◆ Action item ◆
Every line in the data below that holds "States" should be found and copied.

(Dataset entries)
▼
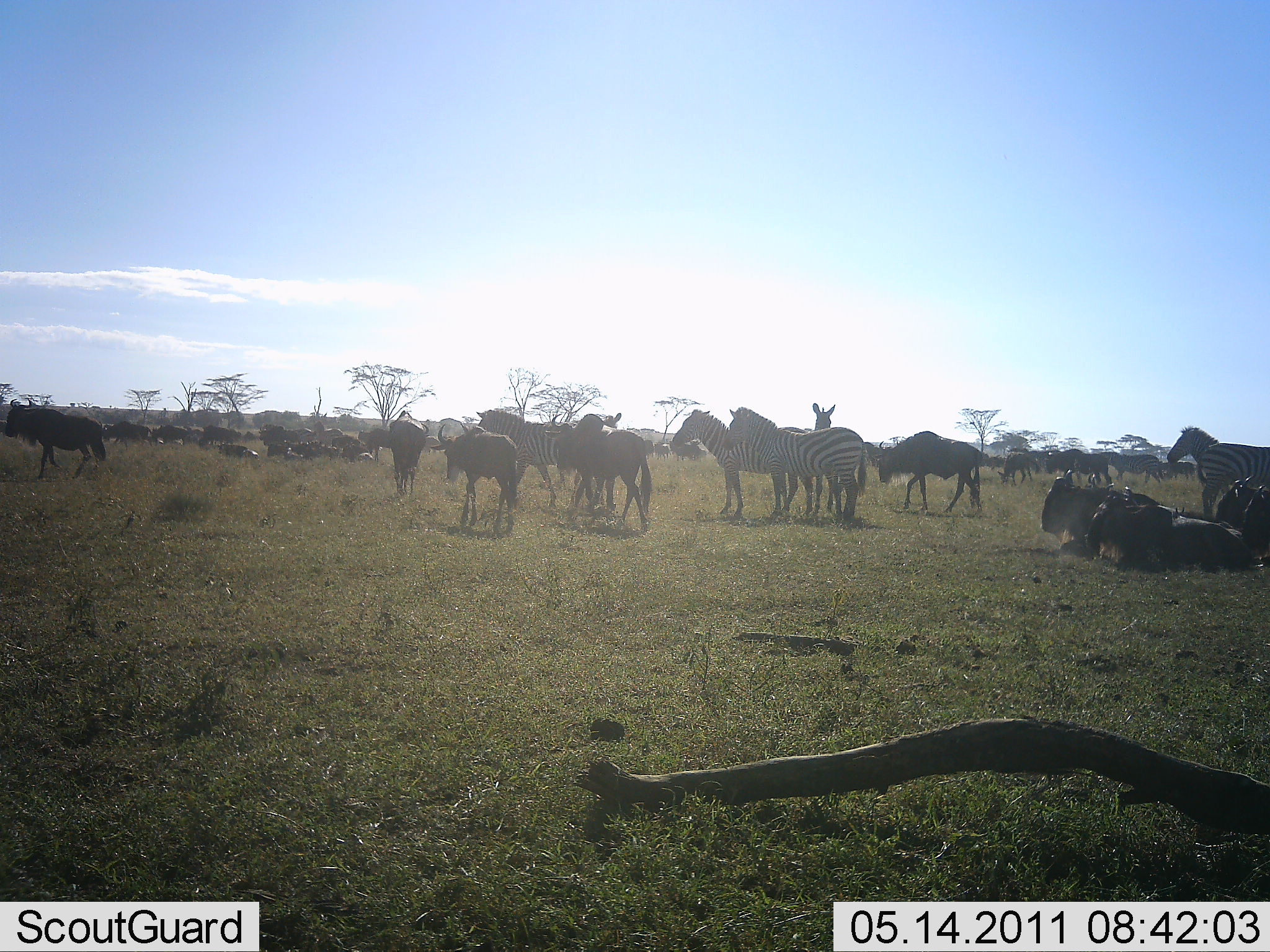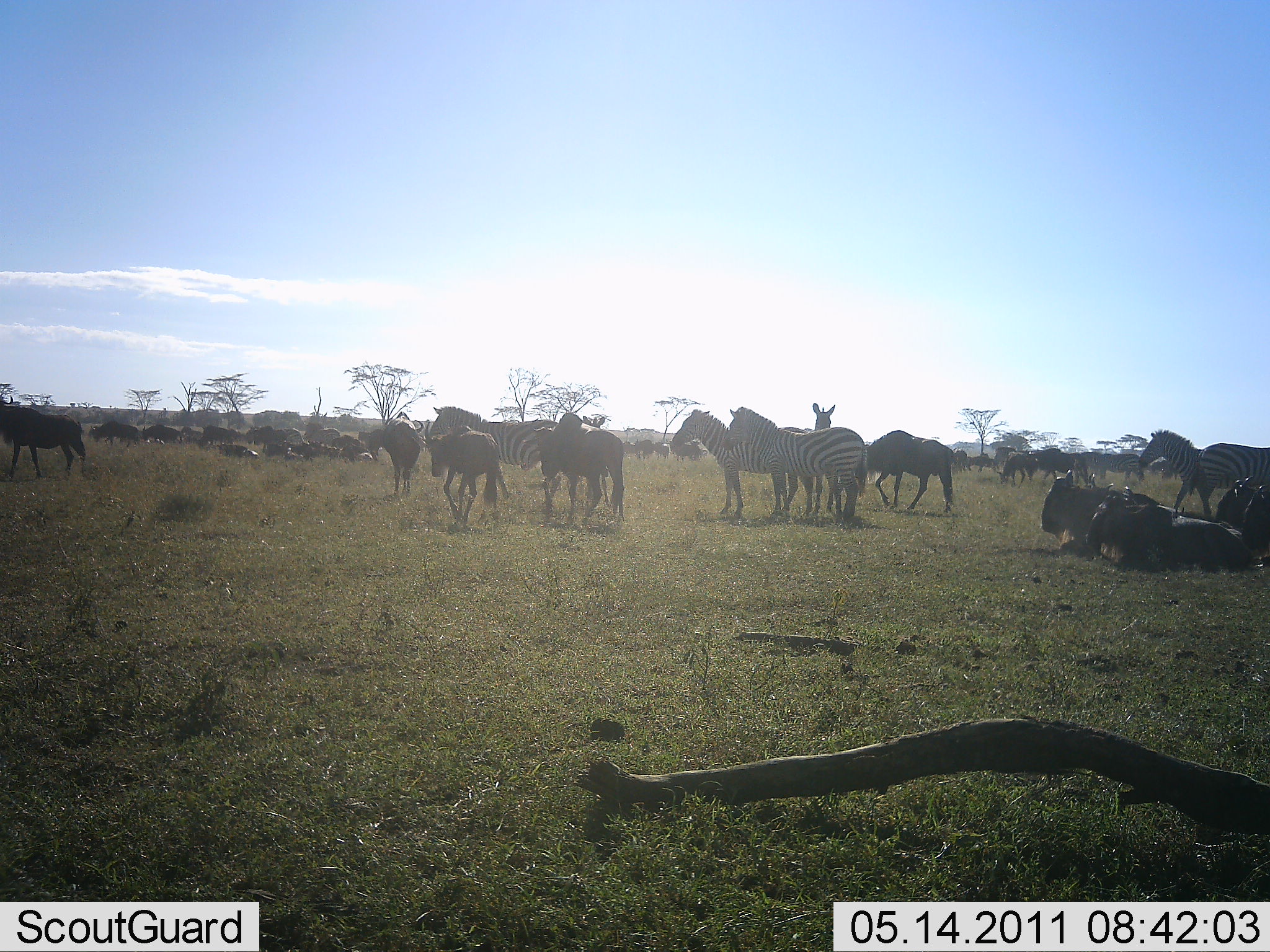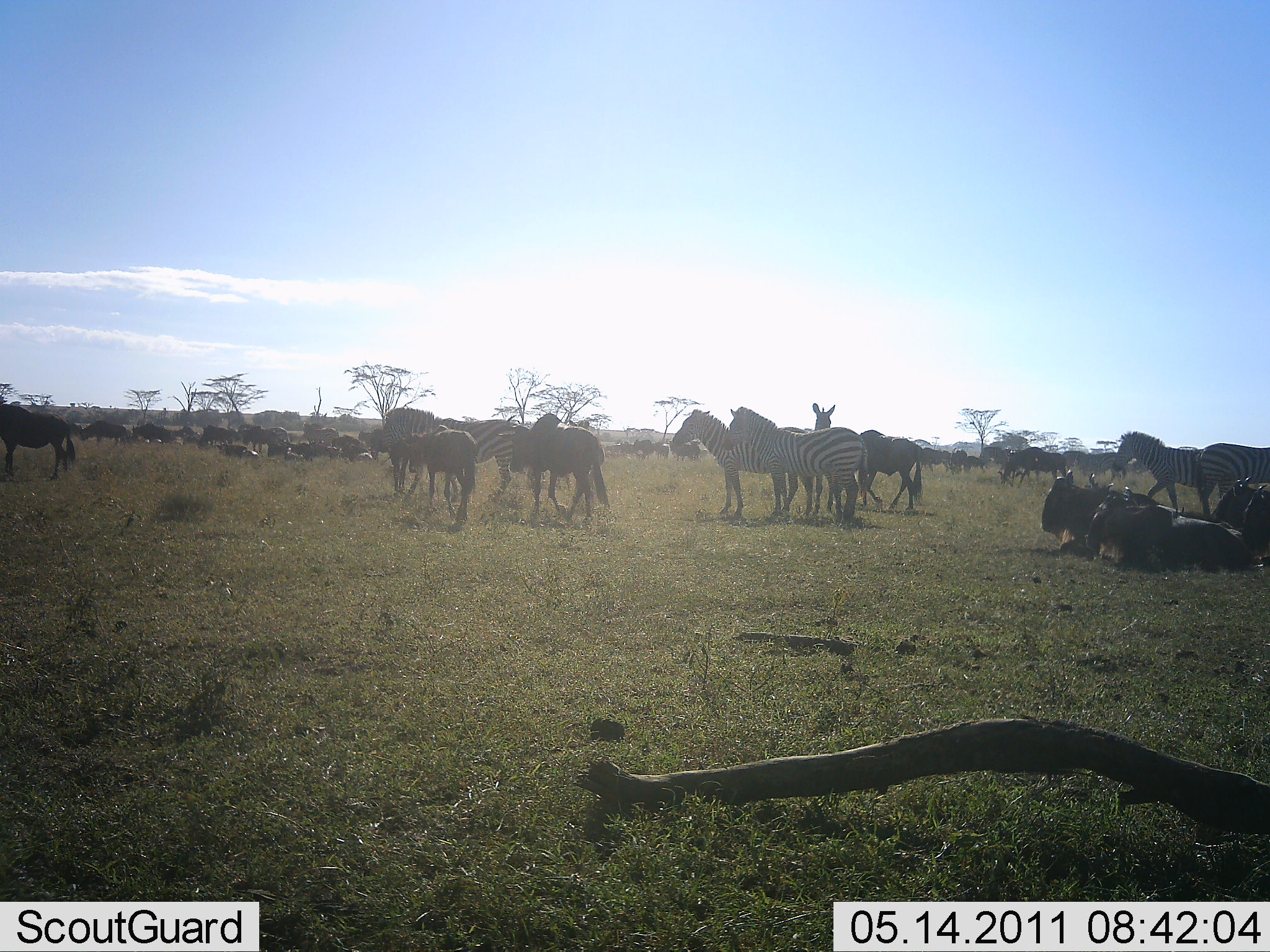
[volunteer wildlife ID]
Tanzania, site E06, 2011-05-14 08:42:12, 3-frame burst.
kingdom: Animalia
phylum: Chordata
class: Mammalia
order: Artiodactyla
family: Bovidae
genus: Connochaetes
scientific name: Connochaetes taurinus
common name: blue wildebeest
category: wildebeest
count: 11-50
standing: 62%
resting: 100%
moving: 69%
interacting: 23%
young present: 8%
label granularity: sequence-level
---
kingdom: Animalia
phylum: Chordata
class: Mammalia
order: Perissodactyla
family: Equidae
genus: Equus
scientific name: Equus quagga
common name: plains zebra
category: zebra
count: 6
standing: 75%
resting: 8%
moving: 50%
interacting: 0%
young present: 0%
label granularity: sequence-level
▲
▼
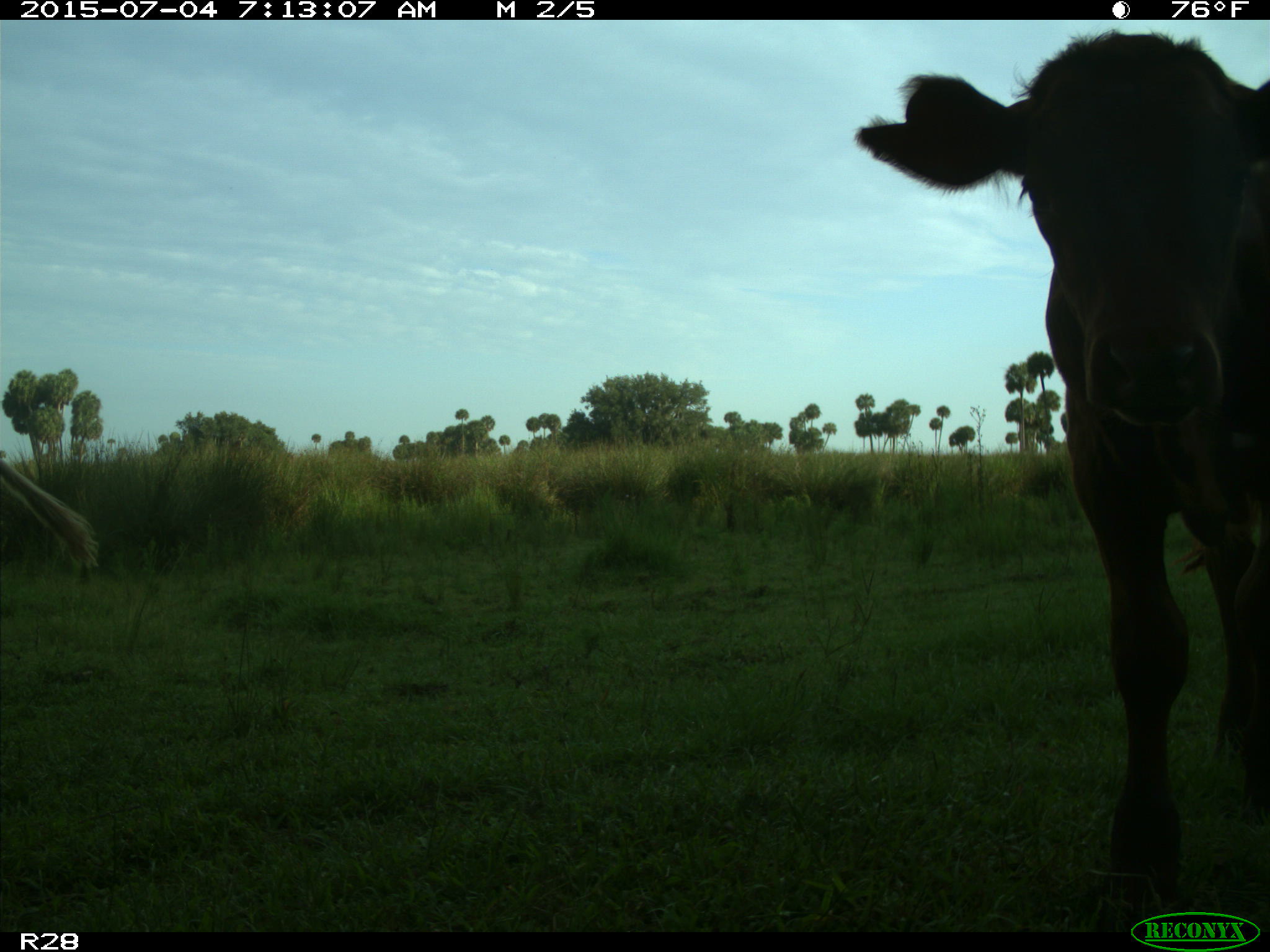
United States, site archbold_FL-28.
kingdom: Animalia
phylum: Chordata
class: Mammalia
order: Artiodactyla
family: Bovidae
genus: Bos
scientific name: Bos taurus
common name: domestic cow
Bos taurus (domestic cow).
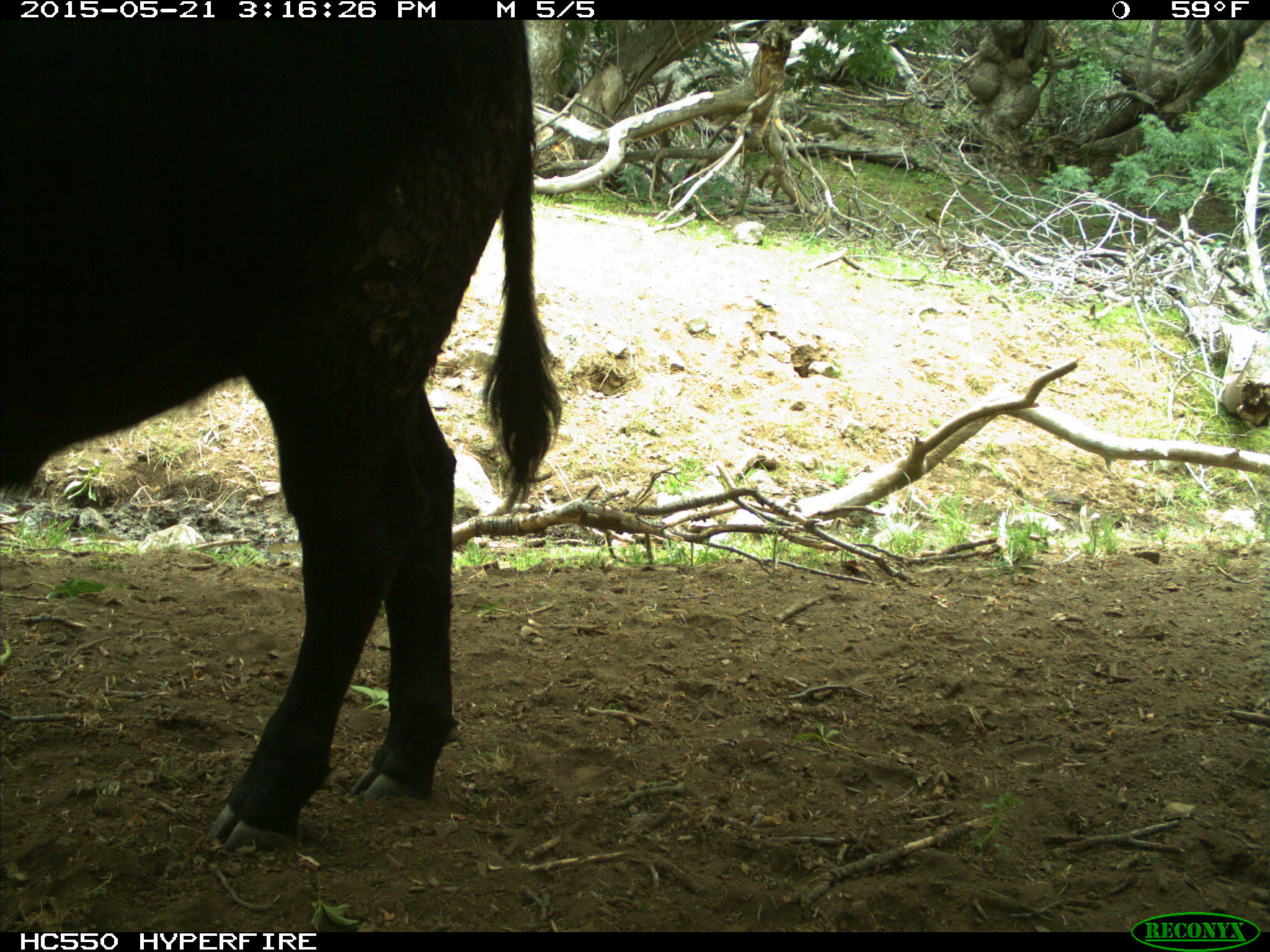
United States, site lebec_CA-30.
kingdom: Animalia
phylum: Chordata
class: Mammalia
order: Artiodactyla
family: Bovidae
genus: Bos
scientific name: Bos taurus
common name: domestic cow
▲
▼
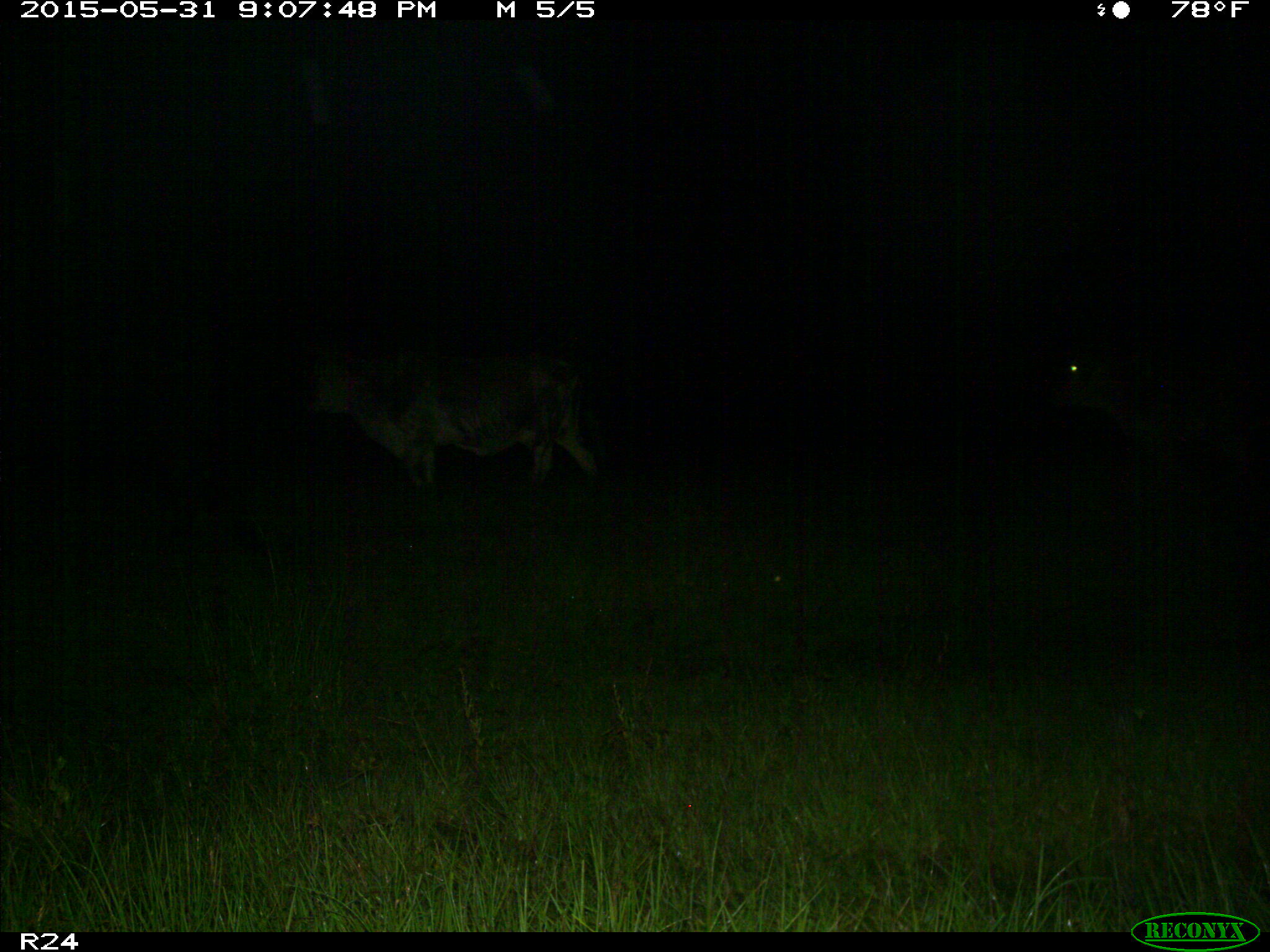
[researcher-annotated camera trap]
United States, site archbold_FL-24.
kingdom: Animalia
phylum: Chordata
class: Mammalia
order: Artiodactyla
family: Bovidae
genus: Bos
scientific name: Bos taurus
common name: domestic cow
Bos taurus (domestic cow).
▲
◆ Reply ◆
United States, site archbold_FL-28.
United States, site lebec_CA-30.
United States, site archbold_FL-24.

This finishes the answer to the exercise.